*** Information ***

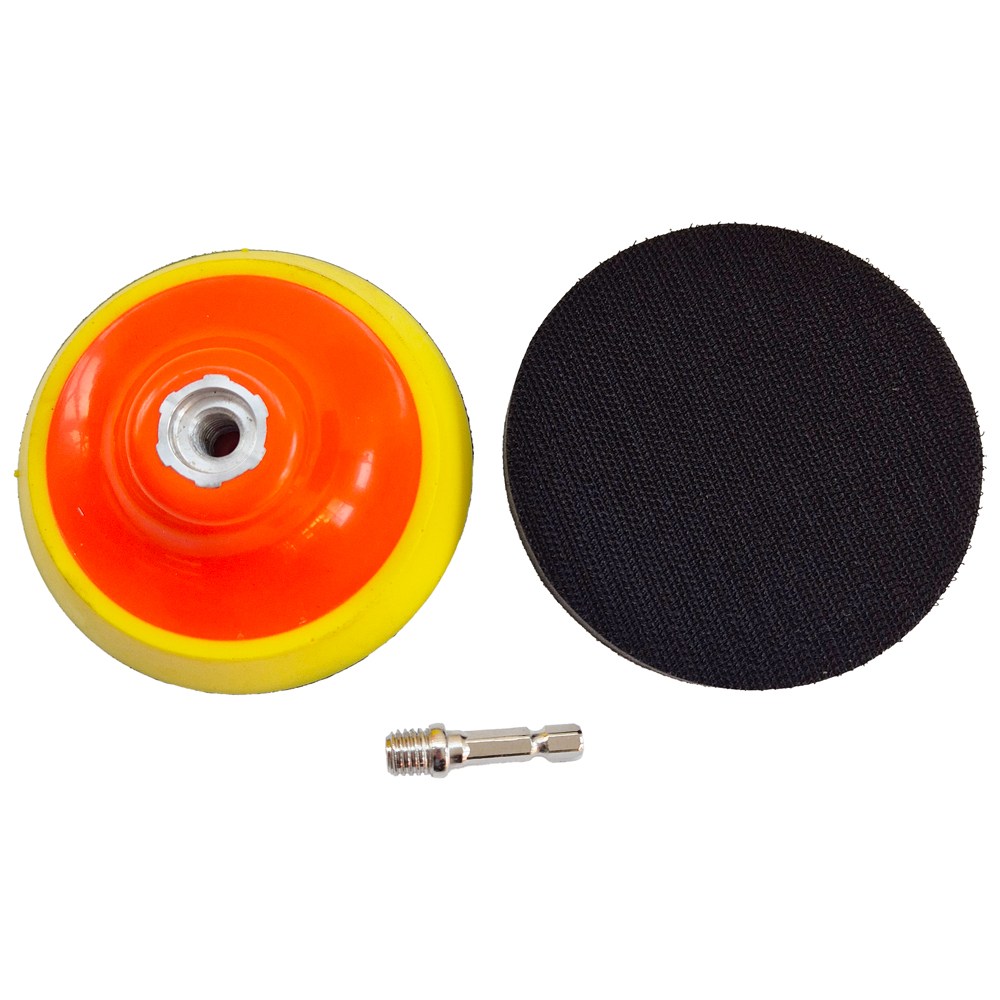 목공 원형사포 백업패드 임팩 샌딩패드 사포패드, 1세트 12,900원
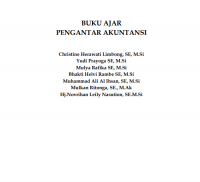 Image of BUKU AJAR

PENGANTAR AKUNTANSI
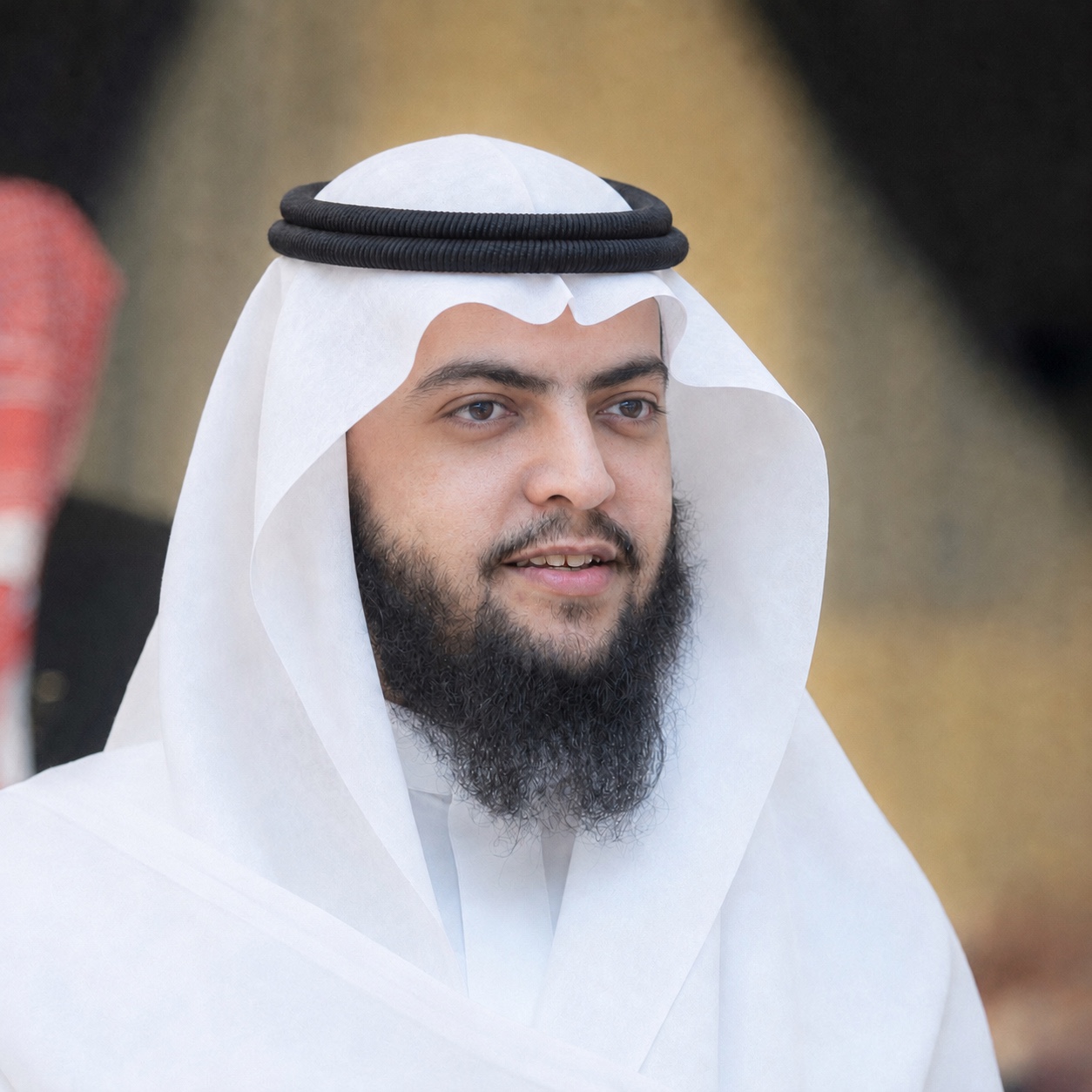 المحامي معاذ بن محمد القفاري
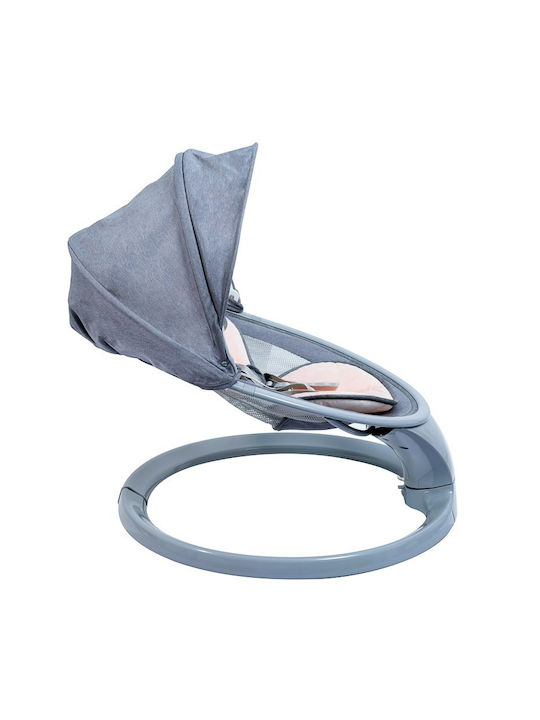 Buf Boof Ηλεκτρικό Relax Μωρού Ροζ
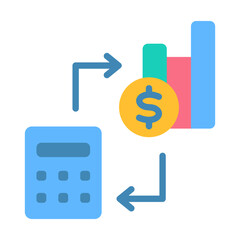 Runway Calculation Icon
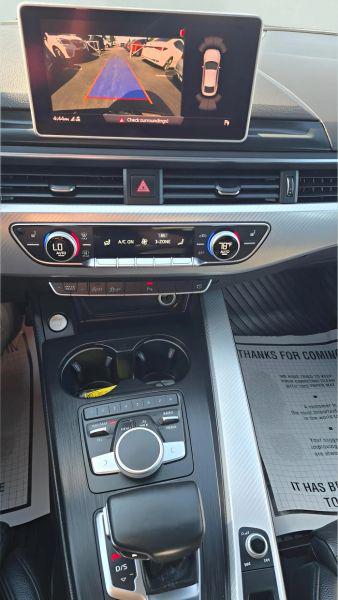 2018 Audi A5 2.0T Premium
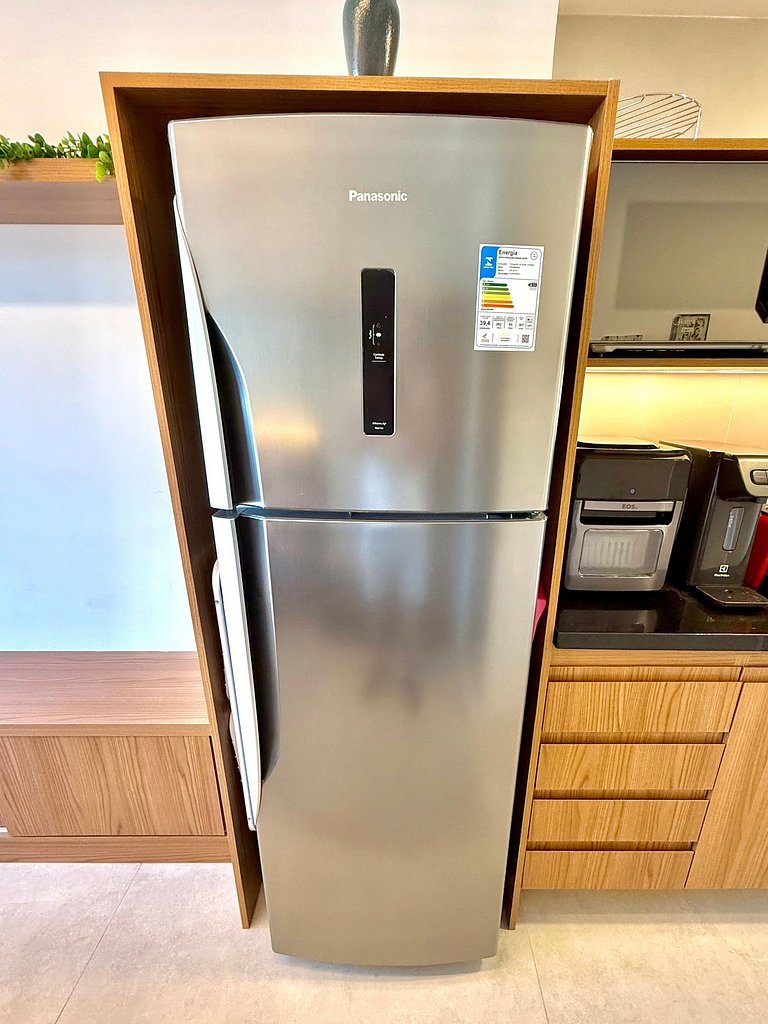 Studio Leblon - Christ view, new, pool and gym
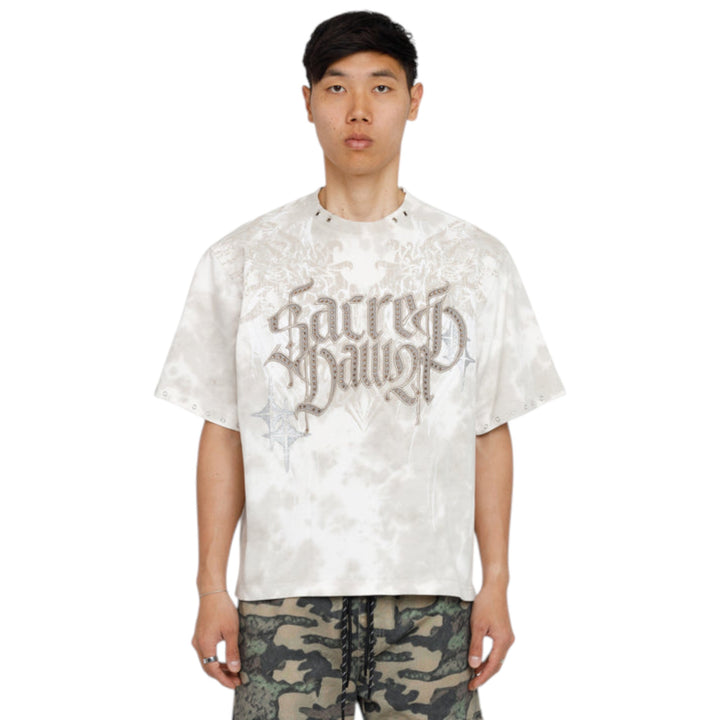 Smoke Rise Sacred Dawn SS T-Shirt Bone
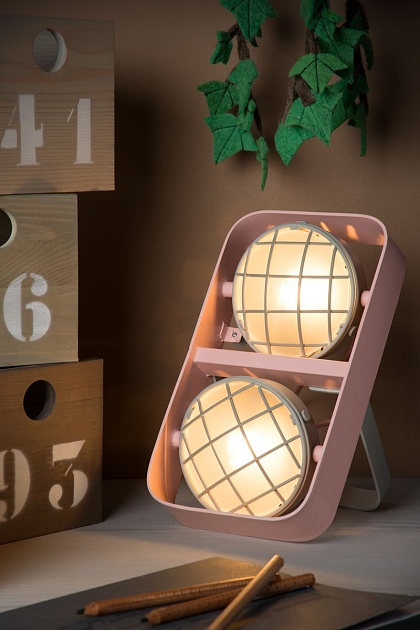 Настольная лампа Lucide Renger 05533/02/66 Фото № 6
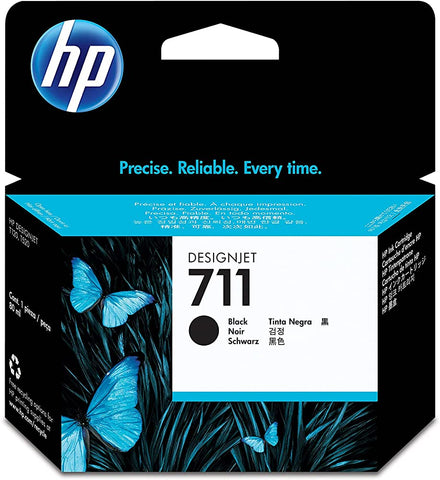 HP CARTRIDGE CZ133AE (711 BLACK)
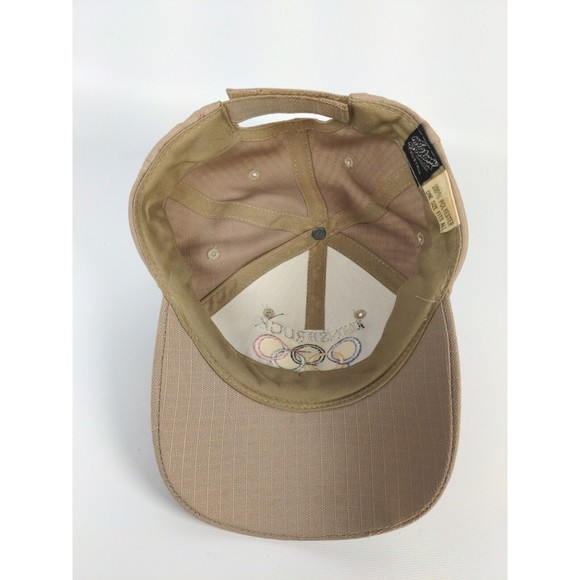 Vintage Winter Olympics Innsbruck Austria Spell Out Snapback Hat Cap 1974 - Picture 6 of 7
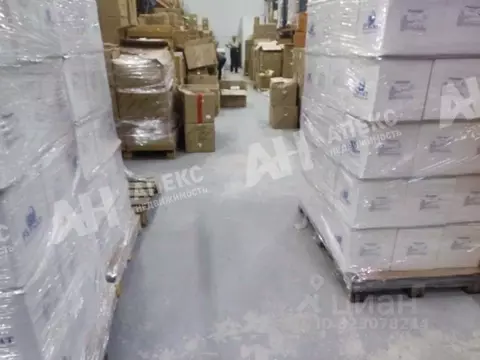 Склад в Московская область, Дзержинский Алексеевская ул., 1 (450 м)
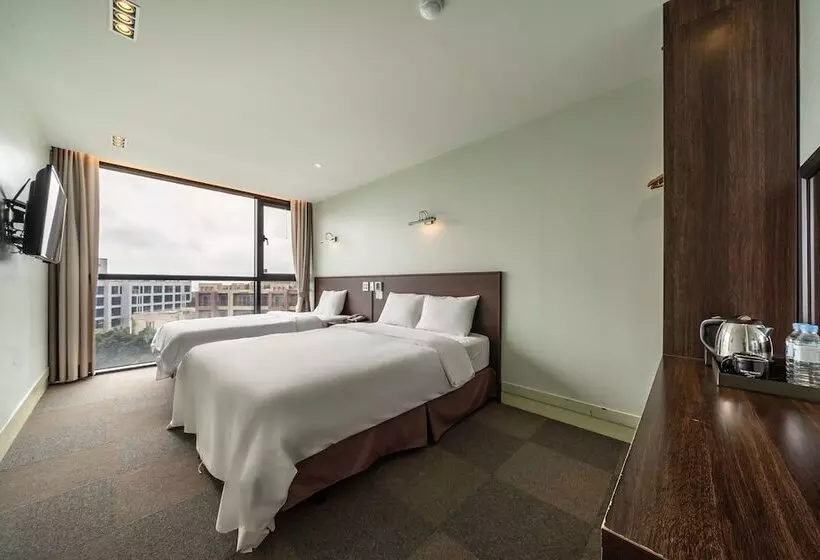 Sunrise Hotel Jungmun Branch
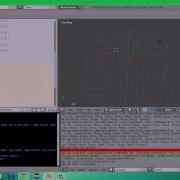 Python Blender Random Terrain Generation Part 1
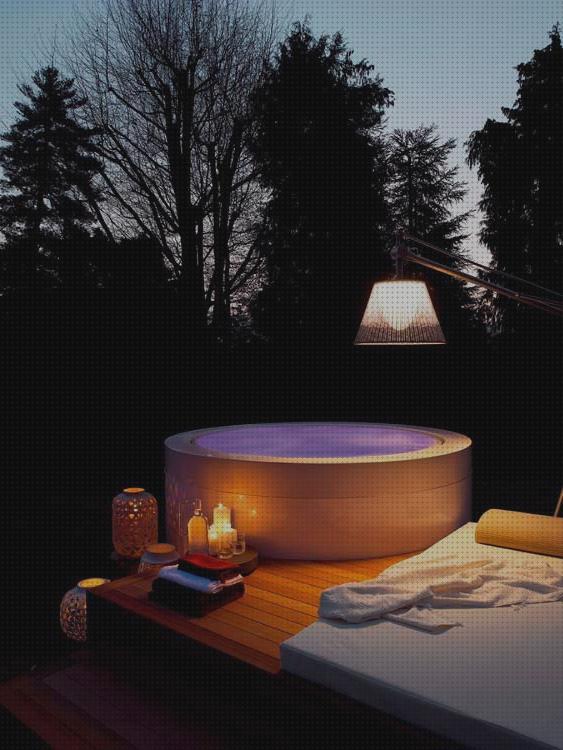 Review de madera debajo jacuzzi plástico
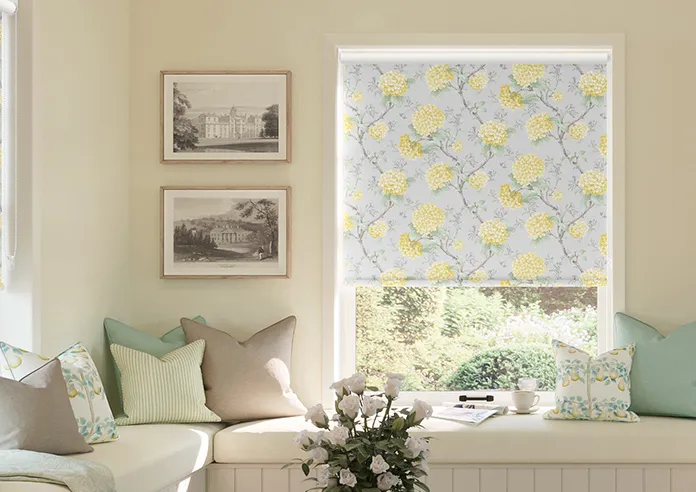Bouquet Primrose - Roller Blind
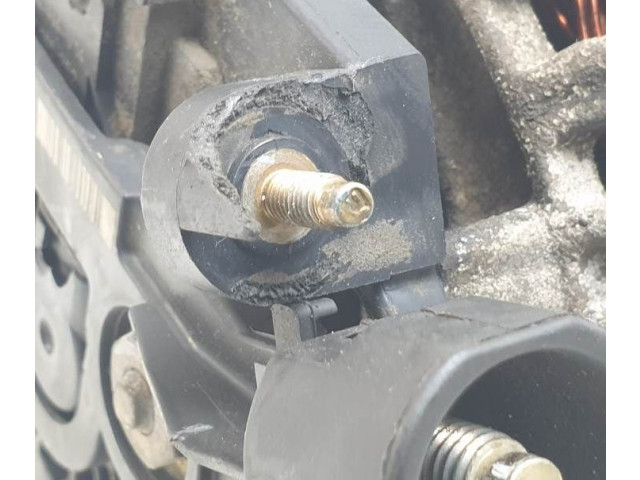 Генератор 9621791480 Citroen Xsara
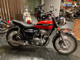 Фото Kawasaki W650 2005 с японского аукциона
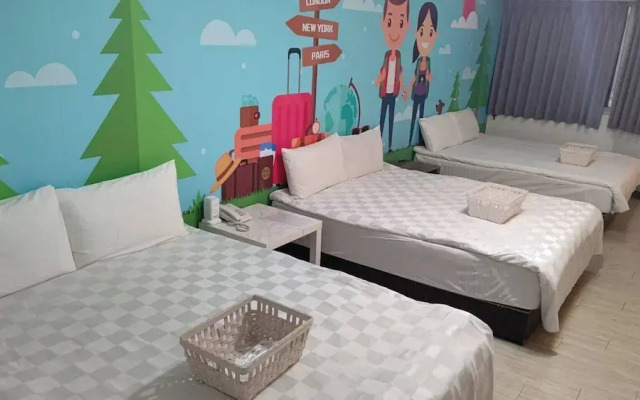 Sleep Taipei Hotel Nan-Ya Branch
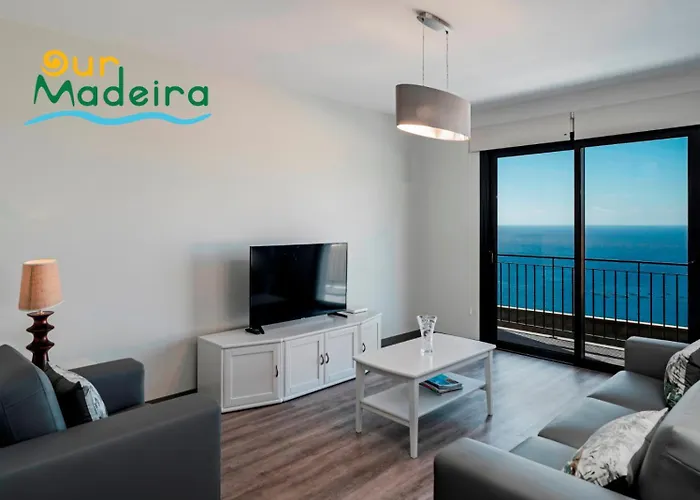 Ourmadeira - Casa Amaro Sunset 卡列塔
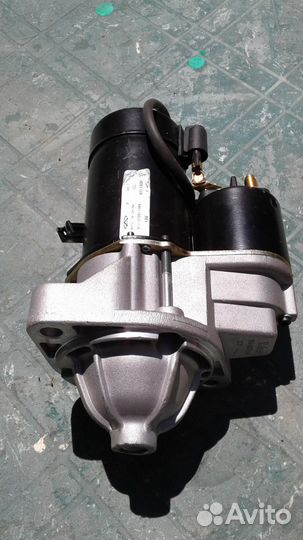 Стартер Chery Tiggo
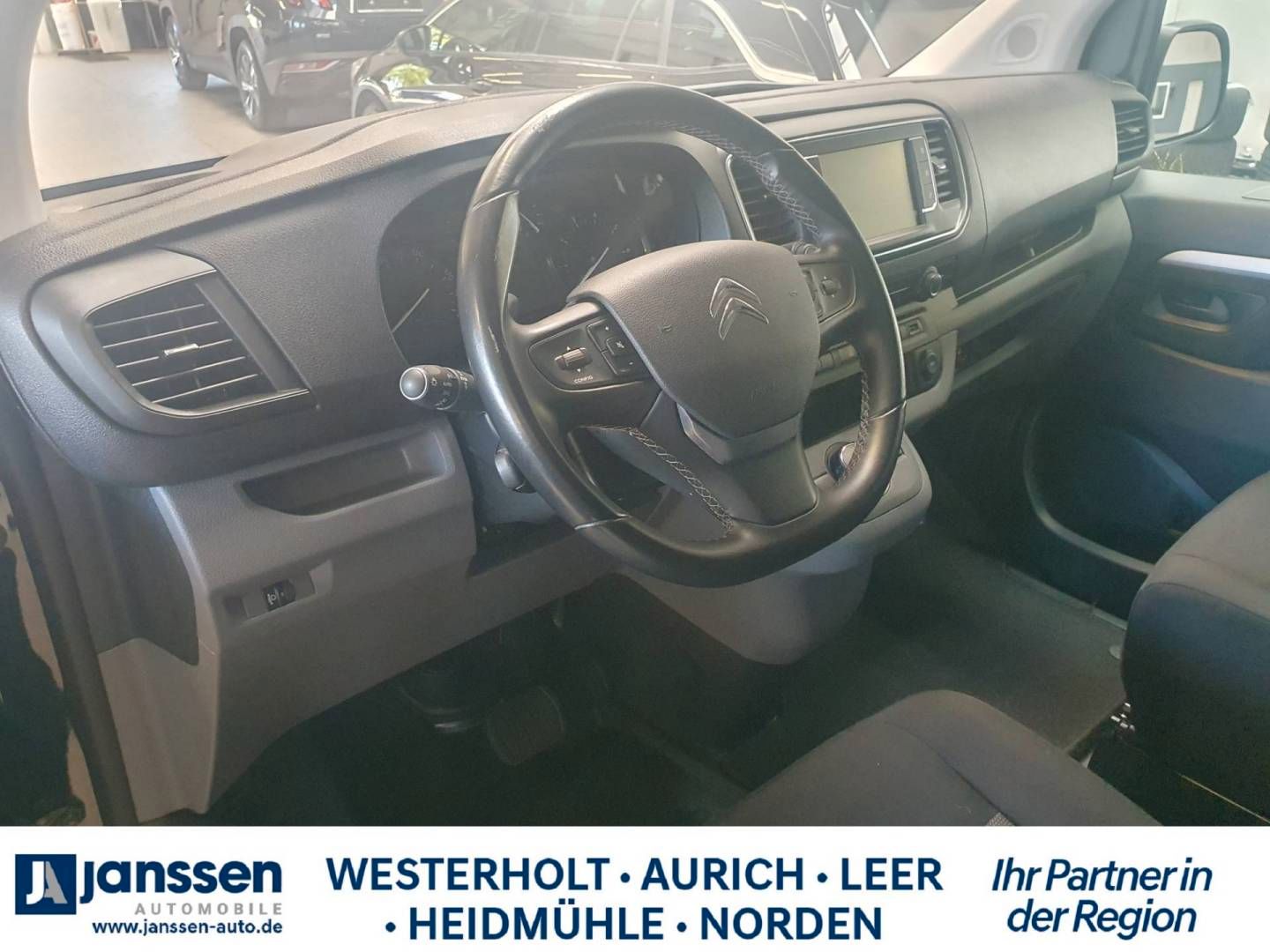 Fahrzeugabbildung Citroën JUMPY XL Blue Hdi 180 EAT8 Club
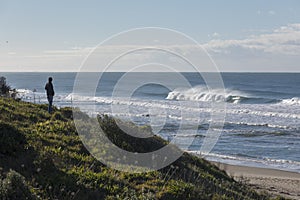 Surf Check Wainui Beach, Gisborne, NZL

*** End of Information ***

**What to work on:** Copy every caption line in the rows above word for word, and leave out the picture markers.

**Written response:**
 목공 원형사포 백업패드 임팩 샌딩패드 사포패드, 1세트 12,900원
 Image of BUKU AJAR

PENGANTAR AKUNTANSI
 المحامي معاذ بن محمد القفاري
 Buf Boof Ηλεκτρικό Relax Μωρού Ροζ
 Runway Calculation Icon
 2018 Audi A5 2.0T Premium
 Studio Leblon - Christ view, new, pool and gym
 Smoke Rise Sacred Dawn SS T-Shirt Bone
 Настольная лампа Lucide Renger 05533/02/66 Фото № 6
 HP CARTRIDGE CZ133AE (711 BLACK)
 Vintage Winter Olympics Innsbruck Austria Spell Out Snapback Hat Cap 1974 - Picture 6 of 7
 Склад в Московская область, Дзержинский Алексеевская ул., 1 (450 м)
 Sunrise Hotel Jungmun Branch
 Python Blender Random Terrain Generation Part 1
 Review de madera debajo jacuzzi plástico
Bouquet Primrose - Roller Blind
 Генератор 9621791480 Citroen Xsara
 Фото Kawasaki W650 2005 с японского аукциона
 Sleep Taipei Hotel Nan-Ya Branch
 Ourmadeira - Casa Amaro Sunset 卡列塔
 Стартер Chery Tiggo
 Fahrzeugabbildung Citroën JUMPY XL Blue Hdi 180 EAT8 Club
 Surf Check Wainui Beach, Gisborne, NZL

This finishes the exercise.